The trees needed a year’s break from spraying to fruit again, which was the first hurdle the students encountered. While that initial student group created a proposal that circumvented anticipated issues—how to press the olives into olive oil, what to do with the olive oil, what to do with the proceeds—the administration eventually discarded the plan because it was deemed too risky.

Lola Trafecanty, Scripps’s Director of Grounds, eventually picked up the fight alongside Auerbach, creating strategies that resulted in this year’s Best in Show and Best in Class wins at the Los Angeles International Extra Virgin Olive Oil Competition.

In fact, Trafecanty was the reason that the olive oil was entered into the competition at all. She saw it online the day before entry submission closed and, because the competition occurred at the Fairplex in Pomona, they were able to drive bottles over in time to be considered.

After this year’s success, Scripps plans to continue producing the olive oil as long as they can.

“We were going to do it for the first time the fall before this last one, but we got all set and ready to do it and there were no olives!” Auerbach said.

This year’s harvest, though successful, was still problematic. Scripps’s olive trees are 40 feet high, which is 34 feet taller than the industry standard, according to Auerbach.

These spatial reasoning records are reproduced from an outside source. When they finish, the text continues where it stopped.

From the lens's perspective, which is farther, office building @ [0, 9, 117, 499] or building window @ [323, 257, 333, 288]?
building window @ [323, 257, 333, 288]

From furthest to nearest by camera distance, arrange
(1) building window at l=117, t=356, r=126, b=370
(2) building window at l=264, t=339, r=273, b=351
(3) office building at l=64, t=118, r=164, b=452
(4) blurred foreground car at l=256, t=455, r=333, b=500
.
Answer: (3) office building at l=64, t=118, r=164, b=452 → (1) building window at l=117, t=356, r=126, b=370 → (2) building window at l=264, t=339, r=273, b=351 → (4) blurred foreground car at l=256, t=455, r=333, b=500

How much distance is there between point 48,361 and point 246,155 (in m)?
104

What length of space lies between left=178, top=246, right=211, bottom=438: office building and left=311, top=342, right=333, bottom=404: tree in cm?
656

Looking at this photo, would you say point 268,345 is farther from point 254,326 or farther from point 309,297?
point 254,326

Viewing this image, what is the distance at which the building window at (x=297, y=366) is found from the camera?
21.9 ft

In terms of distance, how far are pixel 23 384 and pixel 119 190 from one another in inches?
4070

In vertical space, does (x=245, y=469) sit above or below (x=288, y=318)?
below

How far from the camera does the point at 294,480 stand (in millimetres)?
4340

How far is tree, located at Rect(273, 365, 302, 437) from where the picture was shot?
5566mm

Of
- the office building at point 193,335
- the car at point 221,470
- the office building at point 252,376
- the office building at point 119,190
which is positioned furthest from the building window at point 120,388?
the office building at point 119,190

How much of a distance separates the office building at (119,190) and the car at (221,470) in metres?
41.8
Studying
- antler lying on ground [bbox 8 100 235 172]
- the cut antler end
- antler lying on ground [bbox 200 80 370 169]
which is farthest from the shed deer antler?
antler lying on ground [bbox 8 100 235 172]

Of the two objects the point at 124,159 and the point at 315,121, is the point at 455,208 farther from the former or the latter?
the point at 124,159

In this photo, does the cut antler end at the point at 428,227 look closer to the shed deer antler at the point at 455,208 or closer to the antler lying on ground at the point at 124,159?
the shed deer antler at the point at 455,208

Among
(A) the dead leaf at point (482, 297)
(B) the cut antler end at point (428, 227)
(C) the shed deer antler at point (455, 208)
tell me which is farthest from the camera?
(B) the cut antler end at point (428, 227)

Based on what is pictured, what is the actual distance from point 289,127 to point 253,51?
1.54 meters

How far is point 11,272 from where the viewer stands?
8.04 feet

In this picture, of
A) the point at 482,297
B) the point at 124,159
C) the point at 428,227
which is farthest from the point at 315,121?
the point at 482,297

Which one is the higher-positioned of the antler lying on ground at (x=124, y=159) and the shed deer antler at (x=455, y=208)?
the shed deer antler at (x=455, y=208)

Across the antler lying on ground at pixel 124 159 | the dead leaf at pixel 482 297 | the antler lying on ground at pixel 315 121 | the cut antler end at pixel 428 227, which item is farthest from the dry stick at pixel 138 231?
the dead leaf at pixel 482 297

Because of this height difference, they were forced to use a tree trimming company in order to comply with liability regulations.

“We bought all these tarps and put them down and had the tree trimming company come in and trim the morning of the harvest … We had like 85 people show up in a four-hour period to strip the branches that were all lying there. We ended up picking 1,500 pounds of olives in four hours,” Auerbach said.

Those 1,500 pounds of olives were driven to Ojai, CA for processing, where they created 700 bottles of olive oil. Since then, nearly all bottles have been purchased and there are still requests coming in from across the country.

Beyond the distinction of winning Best in Show, this may be the best indication of the quality of Scripps’s olive oil. Trafecanty entered the olive oil in the domestic, delicate category, where it competed alongside around 300 other domestic entries.

“It is smooth and buttery and beautiful,” Auerbach said.

In an effort to fund future endeavors that are consistent with the values of the initial student group from Auerbach’s Core II course, proceeds from the sale of the olive oil will fund more local and sustainable food at Malott Commons as well as student internships in the field of community engagement and sustainability.

Though the awards constitute a great honor for Scripps, the social issues addressed by the choice to utilize the trees for more than just decoration is the most important, in Auerbach’s opinion.

“I think the best thing is the attention that the college is getting for all of the great work the students are doing around food justice and sustainability and entrepreneurship. I think it puts the college in a great light,” Auerbach said. “Frankly, even if we never win another award, we’ll always have an award-winning olive oil.”